Whereas many books are dedicated to a specific acquaintance of the author, The Vegan Way is “Dedicated to YOU!” It features a 21-day diet plan, which is detailed in 21 short chapters. Readers are encouraged to peruse one chapter a day and complete the goal for that day. Usually it’s something simple, such as finding out where there’s a farmer’s market or vegan-friendly food store in the area.

Day has a very friendly, upbeat, positive, and encouraging style. Before talking about cruelty, she writes things like “Trust me, I won’t leave you hanging feeling sad and helpless. This is a book of empowerment, not despair. You and I are changing the world, together, in a very easy and delicious way!” Even when addressing serious issues, she usually includes some humor. While writing about eggs, for example, she jokes, “No wonder the Easter bunny drops off those eggs. He doesn’t want them!”

She manages to “sneak in” some information about milk and honey—and why they’re cruel—by telling readers how she learned about them. She was giving a virtual stranger—a vegan—a ride home after a demonstration. Day was vegetarian, but not vegan, at the time, and the woman answered all her questions in a calm and friendly way.

Day’s a seasoned vegan now—that’s for sure. Years ago, when she was working as a teacher, she won the National Healthy School Lunch Hero award for helping to get healthier (i.e., vegan) lunches in the Los Angeles Unified School District. The award, sponsored—ironically—by the National Dairy Council, came with a $1,000 prize, which she gave to the Physicians Committee for Responsible Medicine to use in its campaign to get cow’s milk out of schools.

Day also managed PETA’s Education Department for a while, something she mentions in chapter two of the book. After she left PETA, she went to law school and learned about animal-protection issues and the law. Now, she’s an author, and her first book is about vegan living. (Talk about a “Jackie of all trades”!) She presents a lot of interesting statistics throughout it. Here’s an example: “There are about 795 million people in the world who are hungry. That’s 1 in 9 people … more than the entire population of the United States, Canada, and the European Union combined. The grain we feed to animals could feed nearly 350 billion people.”

And here’s another stat: “Based on a survey of over 8,000 vegans, 42 percent said they became vegan after watching an educational film, movie, or video.” I didn’t know that.
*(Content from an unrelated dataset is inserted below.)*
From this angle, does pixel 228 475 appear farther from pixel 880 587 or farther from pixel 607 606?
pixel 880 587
The book presents a few points that might be new and interesting even to some longtime vegans. For example, I didn’t know that Trader Joe’s began as a convenience store but was so concerned about the competition from 7-Eleven that it morphed into what it is today.
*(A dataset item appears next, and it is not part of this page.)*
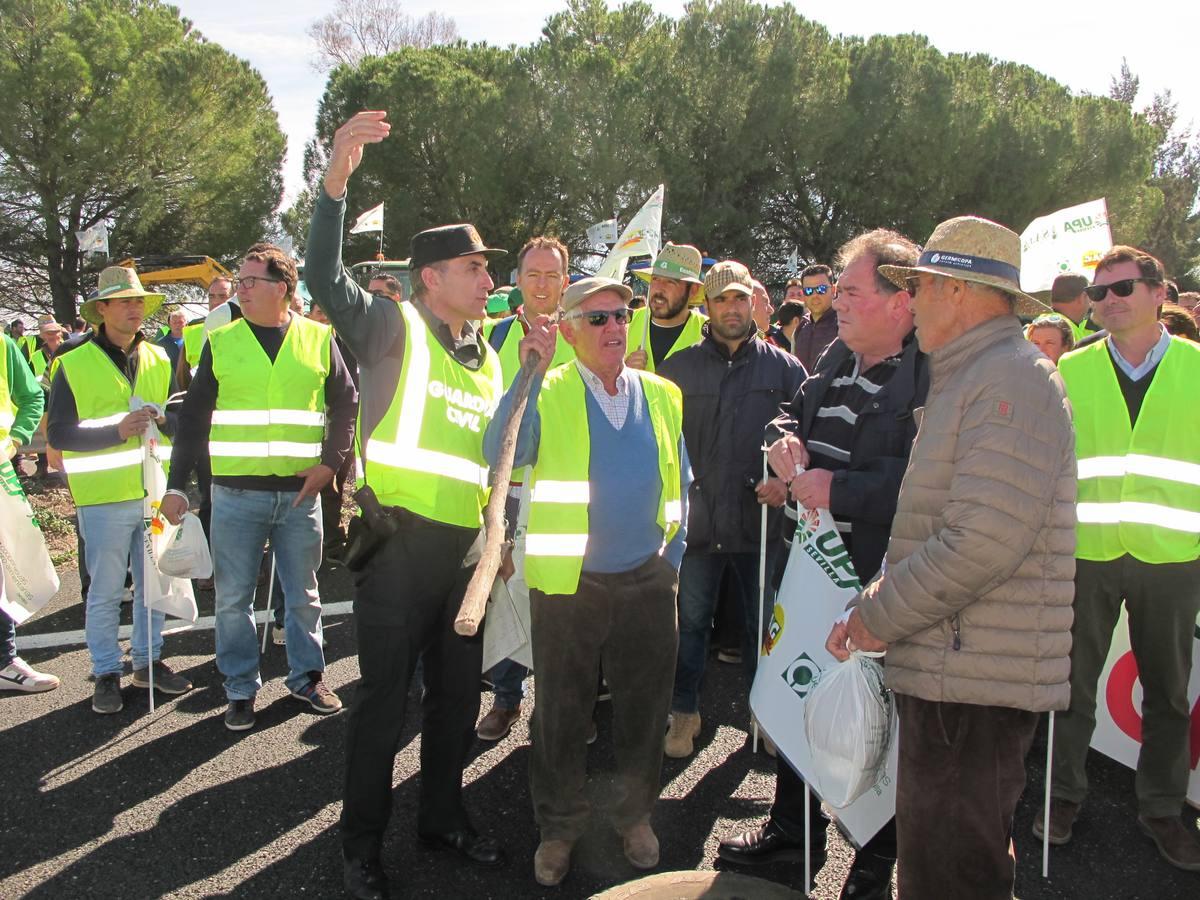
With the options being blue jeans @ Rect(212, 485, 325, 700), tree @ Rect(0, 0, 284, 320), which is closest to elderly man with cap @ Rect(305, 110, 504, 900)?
blue jeans @ Rect(212, 485, 325, 700)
While she discusses Whole Foods in a mostly positive light, she also touches on the “humane meat” claim and how there’s no such thing as humanely produced meat, milk, or eggs. There really isn’t much the book doesn’t cover, from sugar to wine to vegan dish detergent—all with a compassionate attitude.

As Moby says in his promotional blurb for the book, “When you feel like you’re hitting a bump in the road to vegan, there’s always a dash of comfort and inspiration here to keep you moving along. I only wish I had this book decades ago!”